▶ [記述問題]:
下の記録のうち、「What distance can」を含む行から「8.36 metres」を含む行まで(両端の行も含む)を、1行につき1つの文字列とするJSONのリストに変換すること。空行は除く。

▶ [データ記録]:
######

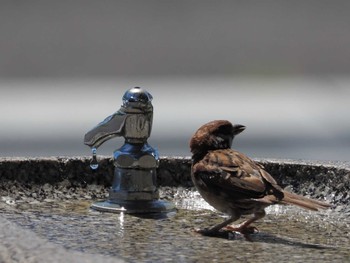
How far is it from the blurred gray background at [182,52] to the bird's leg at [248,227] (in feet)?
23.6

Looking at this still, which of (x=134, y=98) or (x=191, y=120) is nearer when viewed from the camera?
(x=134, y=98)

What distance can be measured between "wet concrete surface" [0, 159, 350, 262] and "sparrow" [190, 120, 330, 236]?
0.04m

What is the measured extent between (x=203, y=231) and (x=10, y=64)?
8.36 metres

######

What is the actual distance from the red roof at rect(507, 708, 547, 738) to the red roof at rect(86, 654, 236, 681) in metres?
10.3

######

▶ [演習出力]:
[
  "What distance can be measured between \"wet concrete surface\" [0, 159, 350, 262] and \"sparrow\" [190, 120, 330, 236]?",
  "0.04m",
  "What is the measured extent between (x=203, y=231) and (x=10, y=64)?",
  "8.36 metres"
]